▸ **GIVEN TEXT**:
I don't think that answered my question. How does a developer interact with the event data/body? Do they type-cast all the way down?

yaronha commented 6 years ago

@inlined can use map or json libs that dont require schema like: https://github.com/buger/jsonparser/blob/master/README.md

inlined commented 6 years ago

I think this will just be one of our stylistic differences. In my own SDKs I will try to push back on stringly typed systems since I find they lead to user error and customer support burden.

yaronha commented 6 years ago

@inlined i wasn't expressing an opinion/style, just state that you have 3 options in typed langs like Go: 1. use type specific structs, 2. use map[string]interface, 3. use such iterators like jsonparser.

i guess the "opinion" also depends on the use-case :)

rspielmann commented 6 years ago

Reading the spec and then stumbling across this issue, I was and still am confused in a slightly different way, but I'm not (yet) willing to open a new issue for it: the wording "the data attribute" occurs to me like it's wrong in the context of JSON. Shouldn't it be called "the data property" or "the value of the data property"? When I read something like "the data attribute", I personally think of HTML, XML etc., but not of JSON.

duglin commented 6 years ago

@cathyhongzhang is this still an issue? If so, do you want to open a PR with some suggested text?

cathyhongzhang commented 6 years ago

After all the changes on data, data attribute, I do not see an issue anymore. Thanks.

duglin commented 6 years ago

ok thanks @cathyhongzhang - closing for you

▸ **DATA PROVIDED**:
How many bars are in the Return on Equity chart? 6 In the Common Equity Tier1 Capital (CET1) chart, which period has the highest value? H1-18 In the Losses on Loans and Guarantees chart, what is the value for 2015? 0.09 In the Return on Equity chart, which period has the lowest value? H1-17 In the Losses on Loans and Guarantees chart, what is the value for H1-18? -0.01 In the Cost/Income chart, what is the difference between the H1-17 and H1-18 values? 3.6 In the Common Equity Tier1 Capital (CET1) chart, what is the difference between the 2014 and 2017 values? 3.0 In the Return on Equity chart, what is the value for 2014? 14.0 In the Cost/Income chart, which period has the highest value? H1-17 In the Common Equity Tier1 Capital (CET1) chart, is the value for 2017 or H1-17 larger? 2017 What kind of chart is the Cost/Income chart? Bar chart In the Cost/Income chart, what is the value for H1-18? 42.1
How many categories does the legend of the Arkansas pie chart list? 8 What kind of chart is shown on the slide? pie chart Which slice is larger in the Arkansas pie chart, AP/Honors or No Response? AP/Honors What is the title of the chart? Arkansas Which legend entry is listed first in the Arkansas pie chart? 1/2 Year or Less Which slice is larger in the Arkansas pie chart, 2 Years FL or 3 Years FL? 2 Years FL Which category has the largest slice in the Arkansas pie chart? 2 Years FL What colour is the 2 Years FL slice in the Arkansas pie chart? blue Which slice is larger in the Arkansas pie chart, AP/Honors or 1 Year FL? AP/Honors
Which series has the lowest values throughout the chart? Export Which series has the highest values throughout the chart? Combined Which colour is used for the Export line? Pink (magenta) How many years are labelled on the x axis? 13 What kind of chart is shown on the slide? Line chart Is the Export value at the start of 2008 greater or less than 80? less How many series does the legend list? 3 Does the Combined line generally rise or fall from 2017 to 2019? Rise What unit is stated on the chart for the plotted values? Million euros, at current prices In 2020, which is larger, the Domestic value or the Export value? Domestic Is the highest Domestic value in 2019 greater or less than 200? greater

▸ **ACTIVITY**:
According to the thread, what three options does yaronha give for typed languages like Go? Please answer in one sentence. The lines have no connection to the thread.

▸ **THE COMPLETED TASK**:
The options are type-specific structs, map[string]interface, or iterators like jsonparser.